_练习任务_: 根据正文中的Spearman相关性分析结果,POI小鼠的miRNA-146水平与TLR4水平之间的相关系数r是多少?

── 正文 ──

2.5相关性分析 Spearman相关性分析结果显示,POI小鼠的miRNA-146水平与TLR4水平和NF-κB水平呈负相关(r=-0.725、-0.681,P<0.05)。

2.6两组小鼠POI模型的卵巢形态学和组织学变化 POI组小鼠的卵巢最大径及质量明显小于对照组(P<0.01)。见表3。POI组小鼠卵巢组织中可见早期卵泡闭锁及退化的卵母细胞和颗粒细胞,伴有大量间质和纤维组织增生,而对照组鼠卵巢组织学可见大量的成熟卵泡。见图2。

注:A为对照组;B为POI组。

表3 两组卵巢最大径及质量比较

3 讨 论

POI可能与炎症反应有显著相关性,而卵巢早衰(POF)为POI发展的终末阶段。慢性低度炎症为POI发生的重要原因之一,UC-MSC移植可通过旁分泌机制发挥抗凋亡和抗炎症反应作用,抑制IL-6 和IL-1β水平,减轻化疗诱导的POI或POF,改善卵巢功能,提示炎症反应的降低可能与POF的改善有相关性,同时也有研究通过临床患者试验证实炎症因子可能作为POI或POF患者的独立生物标志物[11]。根据当前的研究结果笔者推测POF与炎症反应有关。本研究结果显示POI组小鼠的炎症因子TNF-α和IL-6水平高于对照组,主要作用机制可能是miRNA-146负性调控TLR4/NF-κB信号通路,诱导TNF-α和IL-6高水平表达,导致卵巢发生炎症反应、缺氧,影响卵泡质量,最终造成不孕症的发生。POI是一个逐阶递进的过程,在POI的早期,如果调控miRNA-146、TLR4/NF-κB、TNF-α和IL-6水平,可以维持性激素水平在正常范围,不会影响生育能力,提示miRNA-146、TLR4、NF-κB水平与POI模型病情程度密切相关,可发挥临床预警作用。本研究结果显示,POI组血清miRNA-146、E2水平低于对照组,而FSH水平高于对照组,可能是miRNA-146水平下调促进患者雌激素水平的异常,从而影响卵巢功能和卵泡质量[12]。一项在模型体内注射miRNA-146模拟物的研究显示,E2水平显著上调,FSH、LPS水平显著下调[13]。因此,miRNA-146有望作为评估卵泡质量的指标之一。

───
── 所给材料 ──

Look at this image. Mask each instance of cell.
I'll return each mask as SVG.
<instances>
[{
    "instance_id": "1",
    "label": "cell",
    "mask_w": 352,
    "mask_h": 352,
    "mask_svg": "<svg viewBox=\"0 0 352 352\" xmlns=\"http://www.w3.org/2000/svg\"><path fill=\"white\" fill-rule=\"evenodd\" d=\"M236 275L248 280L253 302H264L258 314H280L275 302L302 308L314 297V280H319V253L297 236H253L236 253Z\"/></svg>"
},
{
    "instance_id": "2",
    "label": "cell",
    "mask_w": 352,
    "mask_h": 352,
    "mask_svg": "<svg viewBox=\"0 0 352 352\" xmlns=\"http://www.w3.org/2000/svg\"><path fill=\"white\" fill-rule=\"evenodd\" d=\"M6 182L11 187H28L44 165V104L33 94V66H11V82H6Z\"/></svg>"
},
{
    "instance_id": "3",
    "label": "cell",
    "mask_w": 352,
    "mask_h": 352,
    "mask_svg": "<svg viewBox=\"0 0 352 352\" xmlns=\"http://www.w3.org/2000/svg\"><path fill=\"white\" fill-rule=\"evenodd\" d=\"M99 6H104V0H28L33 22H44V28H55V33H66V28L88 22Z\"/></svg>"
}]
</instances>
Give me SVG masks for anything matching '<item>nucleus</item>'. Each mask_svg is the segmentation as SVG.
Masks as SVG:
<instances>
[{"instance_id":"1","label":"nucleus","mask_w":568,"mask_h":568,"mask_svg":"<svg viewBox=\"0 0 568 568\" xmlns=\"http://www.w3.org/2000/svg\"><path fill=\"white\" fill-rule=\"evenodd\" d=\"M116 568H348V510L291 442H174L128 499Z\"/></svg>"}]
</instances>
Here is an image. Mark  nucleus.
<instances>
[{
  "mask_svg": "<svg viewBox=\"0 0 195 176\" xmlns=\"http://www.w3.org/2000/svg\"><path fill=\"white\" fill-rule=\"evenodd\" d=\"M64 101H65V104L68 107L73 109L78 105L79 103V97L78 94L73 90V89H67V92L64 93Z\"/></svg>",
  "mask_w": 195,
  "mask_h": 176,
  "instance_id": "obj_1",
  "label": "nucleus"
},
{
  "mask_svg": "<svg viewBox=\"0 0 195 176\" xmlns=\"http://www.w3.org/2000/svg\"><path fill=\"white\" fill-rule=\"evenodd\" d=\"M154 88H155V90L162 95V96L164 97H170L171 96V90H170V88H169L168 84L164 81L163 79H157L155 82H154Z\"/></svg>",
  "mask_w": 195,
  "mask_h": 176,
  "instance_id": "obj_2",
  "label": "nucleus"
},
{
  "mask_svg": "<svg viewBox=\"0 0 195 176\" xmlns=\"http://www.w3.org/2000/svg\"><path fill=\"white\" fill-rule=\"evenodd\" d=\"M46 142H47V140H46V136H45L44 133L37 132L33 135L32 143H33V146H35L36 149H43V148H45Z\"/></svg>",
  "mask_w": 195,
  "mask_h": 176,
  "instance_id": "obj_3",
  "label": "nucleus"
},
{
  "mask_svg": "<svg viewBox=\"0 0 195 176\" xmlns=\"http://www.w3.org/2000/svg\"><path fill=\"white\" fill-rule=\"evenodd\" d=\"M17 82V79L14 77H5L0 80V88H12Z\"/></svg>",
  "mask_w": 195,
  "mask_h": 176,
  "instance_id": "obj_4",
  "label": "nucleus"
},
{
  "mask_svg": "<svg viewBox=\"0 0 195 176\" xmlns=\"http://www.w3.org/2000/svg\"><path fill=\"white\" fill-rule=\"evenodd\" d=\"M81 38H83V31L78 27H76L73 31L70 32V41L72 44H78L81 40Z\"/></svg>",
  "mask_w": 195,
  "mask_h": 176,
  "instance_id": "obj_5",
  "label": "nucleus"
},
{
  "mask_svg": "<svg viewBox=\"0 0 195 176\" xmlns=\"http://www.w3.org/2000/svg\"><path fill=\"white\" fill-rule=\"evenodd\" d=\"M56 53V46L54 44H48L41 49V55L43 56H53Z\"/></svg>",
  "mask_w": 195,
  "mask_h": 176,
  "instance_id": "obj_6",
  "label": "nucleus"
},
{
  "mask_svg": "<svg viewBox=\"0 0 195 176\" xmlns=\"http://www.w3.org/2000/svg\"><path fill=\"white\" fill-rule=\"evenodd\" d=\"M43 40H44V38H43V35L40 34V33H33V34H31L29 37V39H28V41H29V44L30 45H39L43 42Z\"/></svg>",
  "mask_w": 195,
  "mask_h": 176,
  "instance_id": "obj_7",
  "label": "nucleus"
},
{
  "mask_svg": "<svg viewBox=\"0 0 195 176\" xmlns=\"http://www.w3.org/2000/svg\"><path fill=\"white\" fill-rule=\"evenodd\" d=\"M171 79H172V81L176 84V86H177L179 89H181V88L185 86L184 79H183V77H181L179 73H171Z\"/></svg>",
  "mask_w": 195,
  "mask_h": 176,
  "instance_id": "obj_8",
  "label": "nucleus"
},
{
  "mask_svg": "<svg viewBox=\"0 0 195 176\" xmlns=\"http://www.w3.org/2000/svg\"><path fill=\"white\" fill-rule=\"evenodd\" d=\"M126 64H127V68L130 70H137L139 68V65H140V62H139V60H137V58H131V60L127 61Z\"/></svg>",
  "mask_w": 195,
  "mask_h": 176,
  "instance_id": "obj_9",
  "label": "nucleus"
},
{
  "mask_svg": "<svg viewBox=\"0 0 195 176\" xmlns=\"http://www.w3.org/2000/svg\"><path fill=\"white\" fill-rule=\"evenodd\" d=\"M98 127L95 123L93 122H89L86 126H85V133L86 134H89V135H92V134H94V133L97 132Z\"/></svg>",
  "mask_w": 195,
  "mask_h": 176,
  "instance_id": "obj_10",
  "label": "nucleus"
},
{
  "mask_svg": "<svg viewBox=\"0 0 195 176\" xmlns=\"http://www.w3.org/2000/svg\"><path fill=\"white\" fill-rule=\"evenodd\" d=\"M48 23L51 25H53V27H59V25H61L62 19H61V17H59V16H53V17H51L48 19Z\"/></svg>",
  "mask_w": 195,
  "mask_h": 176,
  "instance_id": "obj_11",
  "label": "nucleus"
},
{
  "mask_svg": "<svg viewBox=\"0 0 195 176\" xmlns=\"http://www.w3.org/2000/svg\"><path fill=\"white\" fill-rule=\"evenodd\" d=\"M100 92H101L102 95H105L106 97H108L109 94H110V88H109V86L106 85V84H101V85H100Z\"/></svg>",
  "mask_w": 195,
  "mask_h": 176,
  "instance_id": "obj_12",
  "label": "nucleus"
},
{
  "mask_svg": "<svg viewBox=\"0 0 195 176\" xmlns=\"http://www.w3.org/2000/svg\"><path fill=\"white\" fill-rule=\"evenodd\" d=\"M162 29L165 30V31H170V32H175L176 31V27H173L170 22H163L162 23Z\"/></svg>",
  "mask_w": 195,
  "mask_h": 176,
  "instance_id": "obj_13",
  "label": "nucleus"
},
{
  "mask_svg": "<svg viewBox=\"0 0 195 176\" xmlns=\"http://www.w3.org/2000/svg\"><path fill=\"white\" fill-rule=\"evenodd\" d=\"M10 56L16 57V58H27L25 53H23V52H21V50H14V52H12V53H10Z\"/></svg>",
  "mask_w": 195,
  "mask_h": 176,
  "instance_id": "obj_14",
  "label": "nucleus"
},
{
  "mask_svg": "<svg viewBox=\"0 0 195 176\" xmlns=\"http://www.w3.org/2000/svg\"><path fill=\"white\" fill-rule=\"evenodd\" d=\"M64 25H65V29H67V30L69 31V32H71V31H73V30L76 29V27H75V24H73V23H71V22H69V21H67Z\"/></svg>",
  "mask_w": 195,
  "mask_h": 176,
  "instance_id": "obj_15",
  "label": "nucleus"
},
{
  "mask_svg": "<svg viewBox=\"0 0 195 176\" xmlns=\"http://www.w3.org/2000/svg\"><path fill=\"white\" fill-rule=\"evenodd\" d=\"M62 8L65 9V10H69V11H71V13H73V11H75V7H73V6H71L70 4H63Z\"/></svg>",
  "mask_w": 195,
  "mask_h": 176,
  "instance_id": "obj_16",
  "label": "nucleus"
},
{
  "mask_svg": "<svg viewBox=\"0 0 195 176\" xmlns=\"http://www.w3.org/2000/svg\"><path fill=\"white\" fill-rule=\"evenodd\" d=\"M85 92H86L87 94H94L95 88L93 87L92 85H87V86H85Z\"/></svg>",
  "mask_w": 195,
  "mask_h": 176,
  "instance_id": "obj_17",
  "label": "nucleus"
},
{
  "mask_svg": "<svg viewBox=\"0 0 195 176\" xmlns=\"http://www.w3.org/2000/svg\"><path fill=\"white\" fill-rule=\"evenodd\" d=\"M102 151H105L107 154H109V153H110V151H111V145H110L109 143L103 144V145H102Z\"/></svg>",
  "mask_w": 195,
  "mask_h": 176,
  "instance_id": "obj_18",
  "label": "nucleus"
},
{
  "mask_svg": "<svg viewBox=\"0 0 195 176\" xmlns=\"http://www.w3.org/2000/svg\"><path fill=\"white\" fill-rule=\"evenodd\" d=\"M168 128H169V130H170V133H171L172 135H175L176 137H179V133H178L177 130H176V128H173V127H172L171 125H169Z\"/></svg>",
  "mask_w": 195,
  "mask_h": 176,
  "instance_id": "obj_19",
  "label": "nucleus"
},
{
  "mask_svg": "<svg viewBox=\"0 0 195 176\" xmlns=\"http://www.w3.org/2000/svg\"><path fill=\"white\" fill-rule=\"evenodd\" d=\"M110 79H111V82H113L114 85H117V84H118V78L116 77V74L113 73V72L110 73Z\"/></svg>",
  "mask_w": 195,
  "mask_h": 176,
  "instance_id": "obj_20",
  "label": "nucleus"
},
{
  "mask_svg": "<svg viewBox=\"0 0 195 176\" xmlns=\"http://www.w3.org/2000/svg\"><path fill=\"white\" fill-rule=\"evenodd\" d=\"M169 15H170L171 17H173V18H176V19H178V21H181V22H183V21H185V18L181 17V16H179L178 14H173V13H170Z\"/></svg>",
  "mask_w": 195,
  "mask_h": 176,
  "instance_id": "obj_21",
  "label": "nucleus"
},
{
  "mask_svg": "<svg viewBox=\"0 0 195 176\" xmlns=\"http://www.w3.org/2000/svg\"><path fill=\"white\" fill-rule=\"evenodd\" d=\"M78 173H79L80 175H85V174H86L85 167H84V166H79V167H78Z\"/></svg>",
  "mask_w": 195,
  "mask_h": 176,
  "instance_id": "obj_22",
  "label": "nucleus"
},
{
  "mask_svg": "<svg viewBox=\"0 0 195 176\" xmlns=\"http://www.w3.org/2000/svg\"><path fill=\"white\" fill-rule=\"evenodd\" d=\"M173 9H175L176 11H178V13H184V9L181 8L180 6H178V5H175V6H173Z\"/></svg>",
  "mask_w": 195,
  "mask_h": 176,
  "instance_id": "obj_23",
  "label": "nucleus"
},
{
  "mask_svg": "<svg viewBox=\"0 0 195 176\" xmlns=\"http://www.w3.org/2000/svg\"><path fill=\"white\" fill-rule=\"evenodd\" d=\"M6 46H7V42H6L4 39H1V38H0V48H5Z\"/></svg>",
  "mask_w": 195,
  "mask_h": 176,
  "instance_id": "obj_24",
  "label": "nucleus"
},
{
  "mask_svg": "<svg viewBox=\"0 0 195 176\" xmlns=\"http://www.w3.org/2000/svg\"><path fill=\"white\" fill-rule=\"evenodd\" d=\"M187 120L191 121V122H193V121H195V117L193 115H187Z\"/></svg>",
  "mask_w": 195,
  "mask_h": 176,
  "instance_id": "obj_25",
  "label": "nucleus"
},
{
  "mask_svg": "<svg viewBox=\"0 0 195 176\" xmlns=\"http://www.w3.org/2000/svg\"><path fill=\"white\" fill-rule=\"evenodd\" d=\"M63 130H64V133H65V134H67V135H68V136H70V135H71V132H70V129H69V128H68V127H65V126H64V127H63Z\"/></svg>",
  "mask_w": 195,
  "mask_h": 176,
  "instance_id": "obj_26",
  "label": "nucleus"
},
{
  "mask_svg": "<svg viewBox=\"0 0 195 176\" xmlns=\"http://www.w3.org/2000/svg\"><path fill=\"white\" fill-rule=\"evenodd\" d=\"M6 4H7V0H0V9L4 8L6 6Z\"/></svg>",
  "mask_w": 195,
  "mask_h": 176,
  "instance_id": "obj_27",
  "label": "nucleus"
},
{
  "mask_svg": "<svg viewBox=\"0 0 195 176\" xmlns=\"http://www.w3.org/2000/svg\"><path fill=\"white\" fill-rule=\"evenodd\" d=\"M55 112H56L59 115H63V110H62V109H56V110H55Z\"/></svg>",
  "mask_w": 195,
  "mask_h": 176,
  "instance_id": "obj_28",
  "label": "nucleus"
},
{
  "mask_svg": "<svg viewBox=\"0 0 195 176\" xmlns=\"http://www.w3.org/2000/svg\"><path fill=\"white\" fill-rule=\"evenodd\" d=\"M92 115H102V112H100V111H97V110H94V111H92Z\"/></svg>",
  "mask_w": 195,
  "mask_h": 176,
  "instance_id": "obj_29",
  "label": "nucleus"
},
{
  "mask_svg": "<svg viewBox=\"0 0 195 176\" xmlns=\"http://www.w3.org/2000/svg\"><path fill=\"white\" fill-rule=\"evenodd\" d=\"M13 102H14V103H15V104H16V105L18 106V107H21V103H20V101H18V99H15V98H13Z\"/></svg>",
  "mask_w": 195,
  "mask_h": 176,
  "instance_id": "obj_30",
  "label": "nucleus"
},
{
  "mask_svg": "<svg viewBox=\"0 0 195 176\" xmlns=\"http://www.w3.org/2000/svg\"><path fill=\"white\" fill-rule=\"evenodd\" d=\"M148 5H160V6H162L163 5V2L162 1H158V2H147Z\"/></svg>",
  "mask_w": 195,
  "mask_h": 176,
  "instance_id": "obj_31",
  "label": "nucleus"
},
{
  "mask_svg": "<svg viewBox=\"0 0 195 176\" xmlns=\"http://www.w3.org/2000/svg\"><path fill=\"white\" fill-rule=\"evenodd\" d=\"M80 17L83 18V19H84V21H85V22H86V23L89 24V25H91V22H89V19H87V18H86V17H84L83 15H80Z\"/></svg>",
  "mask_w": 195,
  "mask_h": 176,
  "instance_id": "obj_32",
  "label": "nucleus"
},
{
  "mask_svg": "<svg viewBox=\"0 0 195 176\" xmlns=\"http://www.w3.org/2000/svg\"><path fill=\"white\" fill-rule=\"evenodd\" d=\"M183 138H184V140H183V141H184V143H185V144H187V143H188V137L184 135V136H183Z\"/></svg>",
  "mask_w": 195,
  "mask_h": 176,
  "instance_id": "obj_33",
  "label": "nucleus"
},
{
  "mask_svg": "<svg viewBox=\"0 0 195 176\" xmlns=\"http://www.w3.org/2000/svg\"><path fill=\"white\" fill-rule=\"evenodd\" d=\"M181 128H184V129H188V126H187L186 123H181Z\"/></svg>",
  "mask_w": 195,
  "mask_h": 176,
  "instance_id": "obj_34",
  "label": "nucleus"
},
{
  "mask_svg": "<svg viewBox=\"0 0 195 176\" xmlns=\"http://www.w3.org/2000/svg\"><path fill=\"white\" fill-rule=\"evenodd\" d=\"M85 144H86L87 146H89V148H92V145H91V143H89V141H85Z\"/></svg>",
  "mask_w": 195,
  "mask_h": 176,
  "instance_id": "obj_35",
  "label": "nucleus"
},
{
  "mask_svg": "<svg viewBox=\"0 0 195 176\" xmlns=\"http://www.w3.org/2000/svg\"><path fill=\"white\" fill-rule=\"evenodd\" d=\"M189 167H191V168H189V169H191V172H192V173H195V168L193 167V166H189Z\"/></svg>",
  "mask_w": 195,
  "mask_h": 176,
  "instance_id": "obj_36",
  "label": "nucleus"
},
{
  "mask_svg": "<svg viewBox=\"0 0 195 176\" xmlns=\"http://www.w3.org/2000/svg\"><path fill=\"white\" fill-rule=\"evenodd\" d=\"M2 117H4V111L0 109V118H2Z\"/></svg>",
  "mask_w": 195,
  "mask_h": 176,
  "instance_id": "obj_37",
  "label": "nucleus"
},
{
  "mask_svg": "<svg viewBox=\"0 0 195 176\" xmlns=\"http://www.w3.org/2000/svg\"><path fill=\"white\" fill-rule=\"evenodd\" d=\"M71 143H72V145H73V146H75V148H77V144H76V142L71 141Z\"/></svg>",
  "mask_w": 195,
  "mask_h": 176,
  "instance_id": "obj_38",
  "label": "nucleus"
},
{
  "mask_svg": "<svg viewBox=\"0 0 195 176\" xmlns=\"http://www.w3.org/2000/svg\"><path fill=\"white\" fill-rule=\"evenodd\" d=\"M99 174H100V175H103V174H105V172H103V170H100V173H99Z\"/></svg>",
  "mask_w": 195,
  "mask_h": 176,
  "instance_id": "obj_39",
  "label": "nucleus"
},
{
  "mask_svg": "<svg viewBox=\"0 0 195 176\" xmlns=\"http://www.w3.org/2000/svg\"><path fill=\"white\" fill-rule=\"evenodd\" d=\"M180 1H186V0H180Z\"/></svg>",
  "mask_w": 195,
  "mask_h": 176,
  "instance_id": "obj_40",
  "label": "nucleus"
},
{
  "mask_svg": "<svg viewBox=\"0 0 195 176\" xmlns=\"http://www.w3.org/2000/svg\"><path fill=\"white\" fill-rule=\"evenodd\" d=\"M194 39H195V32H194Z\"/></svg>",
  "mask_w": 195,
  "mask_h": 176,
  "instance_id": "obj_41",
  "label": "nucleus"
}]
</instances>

───

_参考答案_: r=-0.725,两者呈负相关。